Por supuesto que es duro. A mí me lo iban a decir, que había visto morir a mi madre después de semanas interminables de consultas oncológicas, análisis y sesiones de radioterapia. Claro que, por lo menos, su patología había tenido nombre y apellidos desde el primer momento, lo cual, en el fondo, resultaba para nosotros y para ella vagamente tranquilizador.

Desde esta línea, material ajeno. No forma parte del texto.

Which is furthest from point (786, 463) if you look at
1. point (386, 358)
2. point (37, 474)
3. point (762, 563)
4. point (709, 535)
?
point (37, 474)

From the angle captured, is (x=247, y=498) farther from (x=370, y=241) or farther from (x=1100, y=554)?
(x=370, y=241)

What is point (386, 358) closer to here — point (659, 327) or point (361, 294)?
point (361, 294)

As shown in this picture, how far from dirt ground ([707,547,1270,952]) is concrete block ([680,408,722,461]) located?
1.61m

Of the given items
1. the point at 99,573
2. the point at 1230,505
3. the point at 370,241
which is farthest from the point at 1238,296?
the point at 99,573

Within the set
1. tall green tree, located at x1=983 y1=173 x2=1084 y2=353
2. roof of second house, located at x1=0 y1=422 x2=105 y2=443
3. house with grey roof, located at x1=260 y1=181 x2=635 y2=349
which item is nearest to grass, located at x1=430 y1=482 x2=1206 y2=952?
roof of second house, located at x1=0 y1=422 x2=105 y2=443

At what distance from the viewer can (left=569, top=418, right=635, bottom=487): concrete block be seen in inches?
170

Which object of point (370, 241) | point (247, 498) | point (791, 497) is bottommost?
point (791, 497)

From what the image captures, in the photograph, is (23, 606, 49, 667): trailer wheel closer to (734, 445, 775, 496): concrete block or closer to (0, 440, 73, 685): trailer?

Es curioso que todavía haya gente que en vez de decir «cáncer» prefiera llamarle «una larga y cruel enfermedad». Menuda tontería. Como si hubiera alguna enfermedad a la que no calificar de cruel. Instantáneamente me compadecí del padre de Elena, que vagaba por los hospitales buscando, no ya un tratamiento eficaz, sino un miserable nombre para lo que le estaba pasando.

– Peter estuvo estudiando el asunto con algunos colegas. -Peter es el esposo de Elena, un cirujano plástico que amasó una fortuna arreglando las narices, los pómulos y los labios de centenares de norteamericanas insatisfechas con sus rostros y seguramente también con sus vidas-. Ha encontrado una clínica en Manhattan donde van a someter a un grupo de enfermos a una terapia experimental. Consiguió que admitiesen a mi padre en el programa, así que él y mi madre pasarán una temporada en Nueva York para seguir el tratamiento.

Llegado este punto, y aunque no me atrevía a interrumpir a Elena, estaba deseando conocer mi papel en la historia, porque de momento no encontraba ninguno. Por fin, Elena fue al grano.

– El problema es mi abuelo, Silvio. Ya sabes que vive con mis padres…

Pues no, no lo sabía. Elena y yo nos habíamos conocido en Oxford y mi contacto con su familia se reducía a media docena de encuentros casuales que no incluían, desde luego, al abuelo en cuestión.

– Les dije que se lo trajeran a la ciudad. Total, esto ya es una casa de locos, con los niños, el perro y un bicho asqueroso que alguien acaba de regalar a Peter y que no sé ni qué clase de animal es. Pero el abuelo no quiere venir. Dice que está muy mayor para meterse tantas horas en un avión…

– Y tiene razón. ¿Cuántos años ha cumplido ya? ¿Noventa?

– Ochenta y ocho, pero está como una rosa. Ya quisiera yo llegar así a su edad. El caso es que a mi madre le preocupa dejarle solo en Madrid. Y conste que eso de «solo» es muy relativo. Tiene una asistenta interna y un fisioterapeuta que le visita dos veces a la semana para hacer sus ejercicios. La artritis, ya sabes.